▶ **Listed records**
====================

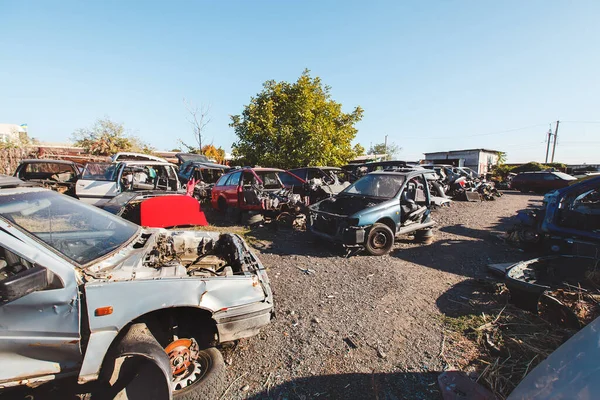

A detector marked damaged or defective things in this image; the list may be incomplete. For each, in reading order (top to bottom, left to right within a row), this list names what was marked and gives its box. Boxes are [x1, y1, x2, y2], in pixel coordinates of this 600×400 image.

broken windshield [0, 191, 138, 266]
detached car door [75, 162, 121, 206]
broken windshield [340, 175, 406, 200]
abandoned vehicle [310, 170, 436, 255]
damaged teal car [310, 170, 436, 255]
detached car door [0, 230, 81, 382]
abandoned vehicle [0, 184, 272, 396]
wrecked white car [0, 184, 274, 396]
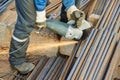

====================

▶ **Exercise brief**
Please render all the lines above as a numbered list, skipping any blank ones. Keep the pictures out of your answer.

▶ **Solution for this problem**
1. A detector marked damaged or defective things in this image; the list may be incomplete. For each, in reading order (top to bottom, left to right within a row), this list names what was marked and gives its box. Boxes are [x1, y1, x2, y2], in pixel coordinates of this 600×400 image.
2. broken windshield [0, 191, 138, 266]
3. detached car door [75, 162, 121, 206]
4. broken windshield [340, 175, 406, 200]
5. abandoned vehicle [310, 170, 436, 255]
6. damaged teal car [310, 170, 436, 255]
7. detached car door [0, 230, 81, 382]
8. abandoned vehicle [0, 184, 272, 396]
9. wrecked white car [0, 184, 274, 396]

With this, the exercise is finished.